Aside from the omission of some technical works, the extensive bibliography (63 pages) is admirably up to date. There are a short general index, an index of Greek terms, and an index of passages in OC, though not of other ancient works cited. Footnotes are conveniently located at page-bottom. It should be noted that none of the quoted Greek is translated; this is unfortunate, as the book would otherwise be useful to students of drama who are not classicists.
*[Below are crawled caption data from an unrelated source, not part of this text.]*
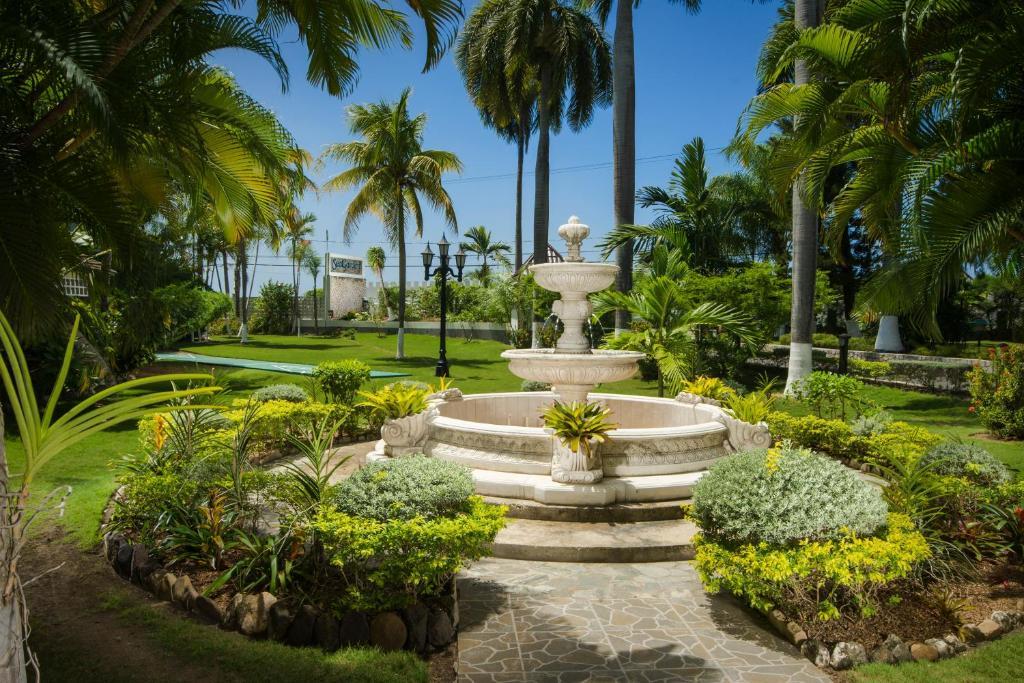 Sea Garden Beach Resort Jamaica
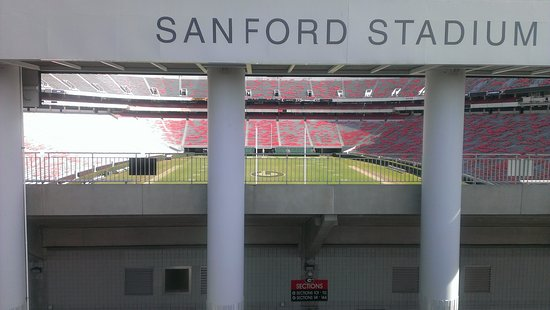 Atenas, GA: A view of Sanford Stadium. You can see the hedges on he left and right!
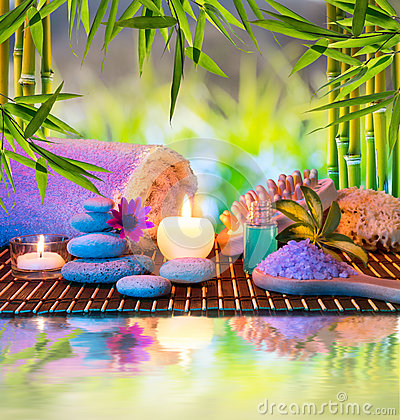 Free Candles And Tower White Stones And Towel, Sponge A Stock Images - 30213324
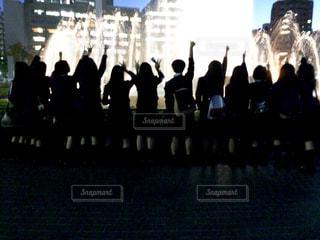 観衆の前で立っている人のグループの写真・画像素材[1010198]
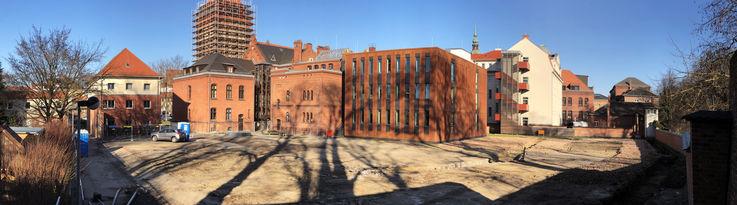Blick auf das Baufeld. Demnächst werden mehr als 200 Bohrpfähle gesetzt. © 2019 Betrieb für Bau und Liegenschaften Mecklenburg-Vorpommern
I once heard an older professor telling a group of students that the study of classical literature is essentially dead: there's nothing more to be said about these old, well-worn texts. Studies like this one, creatively applying techniques originally developed by humanists in other areas, go a long way toward proving him wrong.


Notes:


1.   Elefteria A. Bernidaki-Aldous, Blindness in a Culture of Light, New York: 1990; Lowell Edmunds, Theatrical Space and Historical Place in Sophocles' Oedipus at Colonus, Lanham: 1996; Joseph P. Wilson, The Hero and the City, Ann Arbor 1997; Roger Travis, Allegory and the Tragic Chorus in Sophocles' Oedipus at Colonus, Lanham: 1999.
2.   Most recently in A Narratological Commentary on the Odyssey, Cambridge: 2001 (reviewed in BMCR 2002.06.12).
3.   Narrative in Drama: The Art of the Euripidean Messenger-Speech, Leiden: 1991.
4.   Both here and in his introduction, p. 11, M overstates his point a bit: "Mantic inspiration is another way of presenting synchronous images of off-stage action; the only instance of this is Sophocles' OC 1044-1095" (p. 11). He means the only instance in which a chorus is thus inspired; Cassandra's scene in Agamemnon, also an inspired narrative of off-stage events, is different because the chorus there function as an audience for a prophetic character. There are other places where M's formulations go beyond what he intends, notably the statement on p. 129 that βαρυαχεῖ is a hapax (it is a hapax in Sophocles, but also occurs at Bacchylides 16.18, Birds 1750, and Clouds 277). Tighter editing would have helped.
5.   Most of the last chapter discusses Colonus as a mystical location and Oedipus as an initiate into some sort of chthonic mystery. This chapter makes much less use of narratological theory and seems imperfectly integrated with the rest of the book.
6.   Eleanor Dickey, Greek Forms of Address (Oxford: 1996), p. 155-156 (reviewed in BMCR 1997.11.09).